-- Consigne --
Recopiez intégralement l'extrait sur la présomption de minorité, sans y changer un seul caractère.

Le mardi 4 août 2020, suite à l’action menée par 5 associations dans le square Jules Ferry, à Paris, les jeunes ont été emmenés dans des lieux d’hébergement temporaires (hôtels et un gymnase du 11e), en attendant qu’un bâtiment qui pourraient les accueillir soit mis en état, mais surtout, que les négociations à leur sujet entre la ville et l’État aboutissent.
En effet, Magali Charbonneau, secrétaire générale de le préfecture d’Ile-de-France semble avoir du mal à comprendre le principe de présomption de minorité**. Alors Magali, stp, un petit effort, ce n’est pas très compliqué à comprendre, en fait : quand les parties en présence sont une personne qui se dit mineure et un département de l’une des 10 premières puissances mondiales, s’il y a une erreur qui porte préjudice à l’une des parties, on ne peut pas prendre le risque que ce soit un enfant qui subisse ce préjudice ! Simple, non ?
Cette présomption de minorité se trouve dans le droit français, au travers d’une tripotée de décisions de jurisprudence, ainsi que de la mention « le doute doit bénéficier à la personne », présente dans plusieurs textes (détails ici). Et tout ceci se base sur le fait qu’en novembre 1989, la France a signé la Convention Internationale des Droits de l’Enfant (CIDE). Par l’article 3***, la France s’engage ainsi à reconnaitre la primauté de l’intérêt supérieur de l’enfant****.

-- Documents fournis --
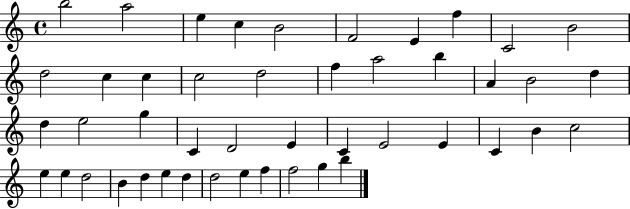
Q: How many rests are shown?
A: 0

-- Réponse --
Le mardi 4 août 2020, suite à l’action menée par 5 associations dans le square Jules Ferry, à Paris, les jeunes ont été emmenés dans des lieux d’hébergement temporaires (hôtels et un gymnase du 11e), en attendant qu’un bâtiment qui pourraient les accueillir soit mis en état, mais surtout, que les négociations à leur sujet entre la ville et l’État aboutissent.
En effet, Magali Charbonneau, secrétaire générale de le préfecture d’Ile-de-France semble avoir du mal à comprendre le principe de présomption de minorité**. Alors Magali, stp, un petit effort, ce n’est pas très compliqué à comprendre, en fait : quand les parties en présence sont une personne qui se dit mineure et un département de l’une des 10 premières puissances mondiales, s’il y a une erreur qui porte préjudice à l’une des parties, on ne peut pas prendre le risque que ce soit un enfant qui subisse ce préjudice ! Simple, non ?
Cette présomption de minorité se trouve dans le droit français, au travers d’une tripotée de décisions de jurisprudence, ainsi que de la mention « le doute doit bénéficier à la personne », présente dans plusieurs textes (détails ici). Et tout ceci se base sur le fait qu’en novembre 1989, la France a signé la Convention Internationale des Droits de l’Enfant (CIDE). Par l’article 3***, la France s’engage ainsi à reconnaitre la primauté de l’intérêt supérieur de l’enfant****.